Think small, win big to optimise decision making

Findings from our previous reports relating to company size and R&D productivity continue to hold true. There continues to be a significant negative correlation within the overall cohort of 16 companies between company size (measured by either 10-year R&D spend or revenues) and IRR, along with a positive correlation between company size and cost to bring an asset to market. There are some lessons for large companies in how smaller companies operationalise decision-making that supports more efficient drug development, which we highlight below:

Empower key decision-makers

  • Intensive governance processes at larger companies tend to be time- consuming and inefficient. Smaller companies, however, tend to be more nimble with a handful of key decision-makers engaged early to drive programme direction.

Accept risk

  • It is common for large companies to focus on de-risking programmes through answering a larger breadth of clinical questions, resulting in longerdevelopment timelines. Smaller companies, by contrast strive to develop strategies to accelerate value demonstration and bring a product to market.

Make quick kills

  • Large companies’ risk averse nature means they are not set up to kill projects quickly that no longer meet the minimum success criteria documented in the TPP. Conversely, smaller companies, by answering key questions early and maintaining a keen focus of strategic objectives, are able to make quick kill decisions.

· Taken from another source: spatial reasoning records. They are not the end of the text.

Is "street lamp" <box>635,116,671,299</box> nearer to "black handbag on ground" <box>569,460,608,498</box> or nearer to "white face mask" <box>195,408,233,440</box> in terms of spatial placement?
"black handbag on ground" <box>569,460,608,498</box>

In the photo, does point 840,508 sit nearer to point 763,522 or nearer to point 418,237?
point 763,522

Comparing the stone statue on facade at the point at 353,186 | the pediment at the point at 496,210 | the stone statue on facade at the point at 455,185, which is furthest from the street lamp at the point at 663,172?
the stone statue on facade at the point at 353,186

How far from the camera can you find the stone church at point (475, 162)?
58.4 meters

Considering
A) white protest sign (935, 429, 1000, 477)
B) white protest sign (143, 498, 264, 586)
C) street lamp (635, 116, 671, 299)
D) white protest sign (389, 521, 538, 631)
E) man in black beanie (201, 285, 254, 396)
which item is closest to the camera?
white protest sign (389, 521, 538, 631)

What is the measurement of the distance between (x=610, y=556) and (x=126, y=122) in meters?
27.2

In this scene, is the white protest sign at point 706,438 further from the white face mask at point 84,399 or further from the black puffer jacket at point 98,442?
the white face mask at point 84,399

Embed a rigorous but dynamic process to fund projects

  • Delays in decision-making due to the aforementioned governance processes can lead to delays in moving programmes forward. Organisations should consider an approach allowing the continuation of programmes between stage gates, focusing governance teams on commercial viability at key decision points.

Staffing and outsourcing: strike the right balance

The decision to make or buy services in R&D is complex, with many influencing factors. Interviewees highlighted that a direct sourcing strategy, covering make-or-buy decisions, is critical. Strategic considerations include: length of time capacity is needed; whether an internal operation or external organisation can be managed effectively; volume volatility and the need for flexibility; maturity of external partners to deliver the required capability; and the degree of control needed over the strategic decision of the capability.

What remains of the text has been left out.